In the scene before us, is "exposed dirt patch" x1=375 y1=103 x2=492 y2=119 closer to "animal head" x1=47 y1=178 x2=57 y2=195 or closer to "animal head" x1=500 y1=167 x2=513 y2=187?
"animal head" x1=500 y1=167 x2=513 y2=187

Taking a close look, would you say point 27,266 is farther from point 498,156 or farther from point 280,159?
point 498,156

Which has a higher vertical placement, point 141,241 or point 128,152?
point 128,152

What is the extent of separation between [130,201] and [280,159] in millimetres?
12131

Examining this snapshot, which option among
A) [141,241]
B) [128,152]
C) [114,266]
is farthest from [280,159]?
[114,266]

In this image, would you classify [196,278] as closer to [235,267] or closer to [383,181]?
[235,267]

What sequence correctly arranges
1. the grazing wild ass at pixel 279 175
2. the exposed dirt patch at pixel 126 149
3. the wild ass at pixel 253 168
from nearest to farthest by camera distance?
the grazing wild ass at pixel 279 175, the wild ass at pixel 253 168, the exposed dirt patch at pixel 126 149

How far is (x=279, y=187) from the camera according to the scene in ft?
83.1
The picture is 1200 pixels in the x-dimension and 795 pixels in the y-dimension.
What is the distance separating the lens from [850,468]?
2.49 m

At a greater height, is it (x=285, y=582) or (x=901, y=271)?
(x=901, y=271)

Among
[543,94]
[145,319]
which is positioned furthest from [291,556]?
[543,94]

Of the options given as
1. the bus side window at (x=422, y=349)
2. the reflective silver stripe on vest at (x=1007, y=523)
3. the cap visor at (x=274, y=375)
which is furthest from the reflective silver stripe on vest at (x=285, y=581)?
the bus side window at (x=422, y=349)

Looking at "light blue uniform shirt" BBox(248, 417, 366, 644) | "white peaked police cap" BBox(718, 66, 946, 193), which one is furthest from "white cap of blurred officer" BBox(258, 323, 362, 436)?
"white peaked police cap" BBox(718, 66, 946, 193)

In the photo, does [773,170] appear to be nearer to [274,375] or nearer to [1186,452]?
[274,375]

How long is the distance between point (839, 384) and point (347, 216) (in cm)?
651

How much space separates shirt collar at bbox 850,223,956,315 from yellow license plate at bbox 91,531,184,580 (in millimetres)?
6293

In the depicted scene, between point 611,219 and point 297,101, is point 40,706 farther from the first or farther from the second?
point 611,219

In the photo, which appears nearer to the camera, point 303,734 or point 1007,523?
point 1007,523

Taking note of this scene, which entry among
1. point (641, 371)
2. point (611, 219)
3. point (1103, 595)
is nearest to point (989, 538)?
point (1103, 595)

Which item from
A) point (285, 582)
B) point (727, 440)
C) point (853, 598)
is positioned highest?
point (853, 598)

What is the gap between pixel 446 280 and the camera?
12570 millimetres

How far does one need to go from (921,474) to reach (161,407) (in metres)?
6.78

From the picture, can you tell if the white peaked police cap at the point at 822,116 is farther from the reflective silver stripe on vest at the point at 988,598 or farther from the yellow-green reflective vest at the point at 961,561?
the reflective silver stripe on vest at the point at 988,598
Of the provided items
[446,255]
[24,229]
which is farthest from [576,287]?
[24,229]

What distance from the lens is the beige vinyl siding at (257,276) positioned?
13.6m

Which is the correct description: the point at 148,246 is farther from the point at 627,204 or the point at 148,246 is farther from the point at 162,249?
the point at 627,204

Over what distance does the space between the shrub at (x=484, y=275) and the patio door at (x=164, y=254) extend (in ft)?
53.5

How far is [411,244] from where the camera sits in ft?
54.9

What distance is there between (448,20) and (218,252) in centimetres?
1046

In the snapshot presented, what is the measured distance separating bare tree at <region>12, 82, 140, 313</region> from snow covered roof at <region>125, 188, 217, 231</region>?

------------------------------

▸ Work to do:
Can you rewrite the part of the listing that opens with the line containing "The picture is" and closes with the line containing "12570 millimetres", swapping "photo" for "image" and leaving everything else unchanged?

▸ Task result:
The picture is 1200 pixels in the x-dimension and 795 pixels in the y-dimension.
What is the distance separating the lens from [850,468]?
2.49 m

At a greater height, is it (x=285, y=582) or (x=901, y=271)?
(x=901, y=271)

Among
[543,94]
[145,319]
which is positioned furthest from [291,556]?
[543,94]

Of the options given as
1. the bus side window at (x=422, y=349)
2. the reflective silver stripe on vest at (x=1007, y=523)
3. the cap visor at (x=274, y=375)
which is furthest from the reflective silver stripe on vest at (x=285, y=581)?
the bus side window at (x=422, y=349)

Looking at "light blue uniform shirt" BBox(248, 417, 366, 644) | "white peaked police cap" BBox(718, 66, 946, 193), which one is furthest from "white cap of blurred officer" BBox(258, 323, 362, 436)?
"white peaked police cap" BBox(718, 66, 946, 193)

In the image, does [773,170] appear to be nearer to [274,375] or nearer to [1186,452]?
[274,375]

How long is the distance between point (839, 384) and point (347, 216) (in cm)?
651

How much space separates shirt collar at bbox 850,223,956,315 from yellow license plate at bbox 91,531,184,580 (in millimetres)?
6293

In the depicted scene, between point 611,219 and point 297,101, is point 40,706 farther from the first or farther from the second?
point 611,219

In the image, which appears nearer to the camera, point 303,734 or point 1007,523?
point 1007,523

Taking note of this scene, which entry among
1. point (641, 371)
2. point (611, 219)
3. point (1103, 595)
is nearest to point (989, 538)?
point (1103, 595)

Which item from
A) point (285, 582)
B) point (727, 440)
C) point (853, 598)
is positioned highest?
point (853, 598)

What is the gap between pixel 446 280 and the camera?
12570 millimetres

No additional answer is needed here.